Monday, November 27, 2017

Not Ready for the Old House

A friend of mine is getting ready to retire. He's going to be 60 soon. His son told me that his dad and mother are looking for a new house. That's not too surprising. After all, it's common for retired people to downsize or move to a warmer climate.

I found out they are looking to move less than 100 miles away. Since they have a lot of family in the area that makes sense. The thing that knocked my socks off is one of the main reasons for selling their house. It has stairs. Neither of them have any major problems with their legs. They just figure as they get older they won't want to climb stairs. That's more planning for old age than I care to contemplate.

My house has a lot stairs. There's also a considerable hike down to the beach. In the course of a normal day we do a lot of climbing. Should I too be looking to avoid stairs? Then I got to thinking, they have stair machines in gyms so people can get exercise. My stairs might be one of things I need to stay fit as I age.
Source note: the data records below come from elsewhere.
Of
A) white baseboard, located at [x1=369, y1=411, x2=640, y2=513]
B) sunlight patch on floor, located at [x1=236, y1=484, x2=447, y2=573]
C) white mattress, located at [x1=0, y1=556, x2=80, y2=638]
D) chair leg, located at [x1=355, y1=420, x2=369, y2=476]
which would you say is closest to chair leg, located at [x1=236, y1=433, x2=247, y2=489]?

Both sets of grandparents lived in houses with stairs. They hiked up and down them until they died. (no, they didn't die by falling down the stairs) Maybe it is a matter of using it or losing it? If you never have to climb stairs when old you lose the ability?

If you've got an injury that prevents you from climbing stairs that's one thing. If you are just looking to get out of work, that's something else. I think humans need a bit of struggle in our lives. We don't get stronger without effort and a bit of resistance.



  1. Makes sense (use it or lose it) but past injuries to ankles and/or knees do take a toll, especially if you have stair landings that turn simultaneously as you step down. For older people, those can be dangerous - make sure you are near the safety rail if not grasping it when doing so.

    Our home is already downsized as is, so wife and I don't have to move for that particular reason. I do see that occurring every day though,

    1. Injuries make a difference, of course. I use the rail just to get into a good habit.

  2. My house is already small and the stairs outside are steep. Two sets of stairs inside. I think of it as exercise when I have to negotiate 'em, even though I've broken one leg twice (not on the stairs). Thought about a single story house and that's all I've done.

    1. One of the issues with modern life is that we have eliminated normal exercise. When people walked everywhere it was easier to maintain a certain level of fitness.

    2. This sedentary modern life is not good for our bodies. What confounds me is that people don't build exercise into their daily routines. You know, walk the stairs rather than take the lift etc. Then, after sitting all day they blow $1000s on gym fees to sweat in a mirrored fishbowl with a bunch of preening narcissists ...ewww.
      That said, I've purposely built our house on one level. My knee issues started in my 20s and stairs are a pain @ 50yo, let alone as I get truly grey. So, I can get about the house ok and should be able to for decade to come. If I need any hill work, our 50ac is billy goat country - the only flat spots are man made - so a walk to the gate is a good workout.

  3. My uncle moved in with me for his final years after a series of heart attacks, the stairs to his second floor condo were dangerous for him to handle alone. Dad damaged his legs during the Korean War, had a hip and knee replaced, and was in a wheelchair his last years.

    If they have health issues, I can see it, but otherwise stairs are a plus, not a minus.